PROBLEM. Quote each line of the material verbatim, without the pictures.

BEGIN

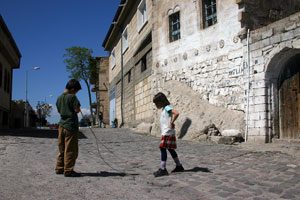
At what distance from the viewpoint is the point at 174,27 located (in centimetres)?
1683

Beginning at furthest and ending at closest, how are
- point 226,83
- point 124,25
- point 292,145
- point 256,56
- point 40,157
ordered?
point 124,25 → point 226,83 → point 256,56 → point 292,145 → point 40,157

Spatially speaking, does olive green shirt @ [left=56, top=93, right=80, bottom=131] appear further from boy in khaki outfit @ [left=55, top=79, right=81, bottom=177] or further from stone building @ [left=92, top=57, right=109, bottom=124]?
stone building @ [left=92, top=57, right=109, bottom=124]

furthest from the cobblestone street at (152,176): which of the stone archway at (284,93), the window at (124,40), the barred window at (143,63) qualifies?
the window at (124,40)

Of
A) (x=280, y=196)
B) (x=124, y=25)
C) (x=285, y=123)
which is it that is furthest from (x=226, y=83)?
(x=124, y=25)

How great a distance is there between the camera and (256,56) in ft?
38.7

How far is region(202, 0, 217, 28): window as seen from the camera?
14453mm

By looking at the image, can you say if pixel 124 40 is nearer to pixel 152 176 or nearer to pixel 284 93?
pixel 284 93

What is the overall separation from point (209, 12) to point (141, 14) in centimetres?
798

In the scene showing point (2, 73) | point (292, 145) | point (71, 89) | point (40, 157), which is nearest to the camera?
point (71, 89)

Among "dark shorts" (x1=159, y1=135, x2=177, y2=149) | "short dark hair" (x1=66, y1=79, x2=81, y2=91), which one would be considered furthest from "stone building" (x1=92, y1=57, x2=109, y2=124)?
"dark shorts" (x1=159, y1=135, x2=177, y2=149)

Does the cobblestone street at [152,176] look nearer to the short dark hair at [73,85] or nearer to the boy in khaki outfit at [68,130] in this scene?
the boy in khaki outfit at [68,130]

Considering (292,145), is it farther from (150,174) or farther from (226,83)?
(150,174)

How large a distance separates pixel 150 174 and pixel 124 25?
21047mm

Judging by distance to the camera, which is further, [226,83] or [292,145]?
[226,83]
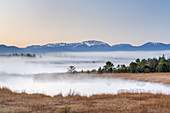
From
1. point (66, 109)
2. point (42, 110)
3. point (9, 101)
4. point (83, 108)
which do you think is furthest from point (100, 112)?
point (9, 101)

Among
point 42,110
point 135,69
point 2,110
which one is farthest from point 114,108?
point 135,69

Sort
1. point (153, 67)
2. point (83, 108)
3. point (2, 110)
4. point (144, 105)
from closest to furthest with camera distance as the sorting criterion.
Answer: point (2, 110)
point (83, 108)
point (144, 105)
point (153, 67)

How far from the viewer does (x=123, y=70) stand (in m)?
92.8

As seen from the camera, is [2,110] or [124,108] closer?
[2,110]

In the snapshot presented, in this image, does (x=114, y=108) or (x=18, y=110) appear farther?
(x=114, y=108)

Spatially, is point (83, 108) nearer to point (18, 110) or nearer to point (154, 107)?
point (18, 110)

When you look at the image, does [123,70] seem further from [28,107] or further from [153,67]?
[28,107]

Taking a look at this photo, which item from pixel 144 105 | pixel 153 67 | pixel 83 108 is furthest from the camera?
pixel 153 67

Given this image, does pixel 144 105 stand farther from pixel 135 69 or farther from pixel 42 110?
pixel 135 69

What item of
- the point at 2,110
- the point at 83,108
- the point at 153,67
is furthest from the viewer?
the point at 153,67

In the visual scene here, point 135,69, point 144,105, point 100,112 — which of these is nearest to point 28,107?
point 100,112

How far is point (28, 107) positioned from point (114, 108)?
6358 millimetres

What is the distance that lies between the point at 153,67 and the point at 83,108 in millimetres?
82181

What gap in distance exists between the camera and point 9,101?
51.1 ft
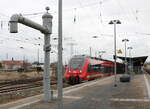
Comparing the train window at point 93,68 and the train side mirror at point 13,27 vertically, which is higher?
the train side mirror at point 13,27

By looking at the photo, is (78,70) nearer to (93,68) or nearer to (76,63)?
(76,63)

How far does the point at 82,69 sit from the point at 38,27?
673 inches

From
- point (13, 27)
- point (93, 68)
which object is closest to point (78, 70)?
point (93, 68)

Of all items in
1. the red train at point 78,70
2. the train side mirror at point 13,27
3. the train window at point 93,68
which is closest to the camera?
the train side mirror at point 13,27

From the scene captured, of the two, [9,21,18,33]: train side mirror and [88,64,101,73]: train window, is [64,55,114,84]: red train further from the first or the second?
[9,21,18,33]: train side mirror

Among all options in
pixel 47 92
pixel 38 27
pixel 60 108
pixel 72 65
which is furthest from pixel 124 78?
pixel 60 108

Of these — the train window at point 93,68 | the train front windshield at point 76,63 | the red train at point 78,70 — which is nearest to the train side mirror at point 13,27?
the red train at point 78,70

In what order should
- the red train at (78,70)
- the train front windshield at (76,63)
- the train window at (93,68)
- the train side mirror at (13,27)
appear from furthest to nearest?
the train window at (93,68) < the train front windshield at (76,63) < the red train at (78,70) < the train side mirror at (13,27)

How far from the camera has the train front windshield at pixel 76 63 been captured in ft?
89.1

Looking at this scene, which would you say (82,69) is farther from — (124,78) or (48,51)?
(48,51)

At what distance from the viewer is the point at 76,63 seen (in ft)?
90.0

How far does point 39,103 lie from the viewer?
37.2 feet

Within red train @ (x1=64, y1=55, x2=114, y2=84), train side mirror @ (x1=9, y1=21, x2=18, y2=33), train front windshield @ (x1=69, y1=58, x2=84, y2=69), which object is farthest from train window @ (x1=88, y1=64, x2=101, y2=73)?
train side mirror @ (x1=9, y1=21, x2=18, y2=33)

END

TASK OUTPUT.
At what distance from the viewpoint is the point at 174,27 located (in centimetres)?
1683

Beginning at furthest and ending at closest, how are
- point 226,83
- point 124,25
- point 292,145
- point 256,56
- point 40,157
ordered?
point 124,25 → point 226,83 → point 256,56 → point 292,145 → point 40,157

Spatially speaking, does olive green shirt @ [left=56, top=93, right=80, bottom=131] appear further from boy in khaki outfit @ [left=55, top=79, right=81, bottom=177] or further from stone building @ [left=92, top=57, right=109, bottom=124]?
stone building @ [left=92, top=57, right=109, bottom=124]

furthest from the cobblestone street at (152,176): which of the stone archway at (284,93), the window at (124,40), the barred window at (143,63) qualifies?
the window at (124,40)

Of
A) (x=280, y=196)
B) (x=124, y=25)
C) (x=285, y=123)
which is it that is furthest from (x=226, y=83)?
(x=124, y=25)

How great a distance is there between the camera and (256,56) in ft?
38.7

How far is region(202, 0, 217, 28): window as seen from the camera?
14453mm

By looking at the image, can you say if pixel 124 40 is nearer to pixel 152 176 or nearer to pixel 284 93?
pixel 284 93

What is the overall separation from point (209, 12) to point (141, 14) in centimetres?
798

In the scene showing point (2, 73) | point (292, 145) | point (71, 89) | point (40, 157), which is nearest to the camera?
point (71, 89)

Among "dark shorts" (x1=159, y1=135, x2=177, y2=149) | "short dark hair" (x1=66, y1=79, x2=81, y2=91), which one would be considered furthest from "stone building" (x1=92, y1=57, x2=109, y2=124)?
"dark shorts" (x1=159, y1=135, x2=177, y2=149)

Does the cobblestone street at [152,176] look nearer to the short dark hair at [73,85] or nearer to the boy in khaki outfit at [68,130] in this scene?
the boy in khaki outfit at [68,130]

Considering (292,145), is it farther from (150,174) or farther from (226,83)?
(150,174)

How large a distance separates pixel 150 174 and pixel 124 25?
21047mm

Judging by distance to the camera, which is further, [226,83] or [292,145]?
[226,83]
From
1. point (66, 109)
2. point (42, 110)
3. point (9, 101)
4. point (83, 108)
which do you think is furthest from point (100, 112)?
point (9, 101)

Among
point 42,110
point 135,69
point 2,110
which one is farthest from point 114,108?
point 135,69

Sort
1. point (153, 67)
2. point (83, 108)
3. point (2, 110)
4. point (144, 105)
from closest to furthest with camera distance as the sorting criterion.
Answer: point (2, 110)
point (83, 108)
point (144, 105)
point (153, 67)

How far from the viewer does (x=123, y=70) stand (in m)?
92.8

As seen from the camera, is [2,110] or [124,108] closer?
[2,110]

In the snapshot presented, in this image, does (x=114, y=108) or (x=18, y=110) appear farther?
(x=114, y=108)

Spatially, is point (83, 108) nearer to point (18, 110) or nearer to point (154, 107)?
point (18, 110)

When you look at the image, does [123,70] seem further from [28,107] or further from [153,67]?
[28,107]

Taking a look at this photo, which item from pixel 144 105 | pixel 153 67 | pixel 83 108 is furthest from the camera?
pixel 153 67

Given this image, does pixel 144 105 stand farther from pixel 135 69 or farther from pixel 42 110?
pixel 135 69

What item of
- the point at 2,110
- the point at 83,108
- the point at 153,67
is furthest from the viewer?
the point at 153,67

In the visual scene here, point 135,69, point 144,105, point 100,112 — which of these is nearest to point 28,107?
point 100,112

How far is point (28, 107) positioned from point (114, 108)?
6358 millimetres

What is the distance that lies between the point at 153,67 and the point at 83,108 in millimetres?
82181

What gap in distance exists between the camera and point 9,101?
51.1 ft
Comparing the train window at point 93,68 and the train side mirror at point 13,27 vertically, which is higher?
the train side mirror at point 13,27

By looking at the photo, is (78,70) nearer to (93,68) or nearer to (76,63)?
(76,63)

How far does the point at 82,69 sit from the point at 38,27?
673 inches

From
- point (13, 27)
- point (93, 68)
which object is closest to point (78, 70)?
point (93, 68)

Of all items in
1. the red train at point 78,70
2. the train side mirror at point 13,27
3. the train window at point 93,68
which is closest to the camera?
the train side mirror at point 13,27

From the scene captured, of the two, [9,21,18,33]: train side mirror and [88,64,101,73]: train window, is [64,55,114,84]: red train further from the first or the second?
[9,21,18,33]: train side mirror

Among all options in
pixel 47 92
pixel 38 27
pixel 60 108
pixel 72 65
which is furthest from pixel 124 78?
pixel 60 108

Of these — the train window at point 93,68 | the train front windshield at point 76,63 | the red train at point 78,70 — which is nearest to the train side mirror at point 13,27?
the red train at point 78,70

In what order should
- the red train at (78,70)
- the train front windshield at (76,63)
- the train window at (93,68)
- the train side mirror at (13,27)
appear from furthest to nearest?
the train window at (93,68) < the train front windshield at (76,63) < the red train at (78,70) < the train side mirror at (13,27)

How far from the camera has the train front windshield at pixel 76 63 been captured in ft?
89.1

Looking at this scene, which would you say (82,69) is farther from — (124,78) or (48,51)?
(48,51)

At what distance from the viewer is the point at 76,63 seen (in ft)?
90.0

How far does point 39,103 lie from the viewer?
37.2 feet

Within red train @ (x1=64, y1=55, x2=114, y2=84), train side mirror @ (x1=9, y1=21, x2=18, y2=33), train front windshield @ (x1=69, y1=58, x2=84, y2=69), which object is farthest from train window @ (x1=88, y1=64, x2=101, y2=73)?
train side mirror @ (x1=9, y1=21, x2=18, y2=33)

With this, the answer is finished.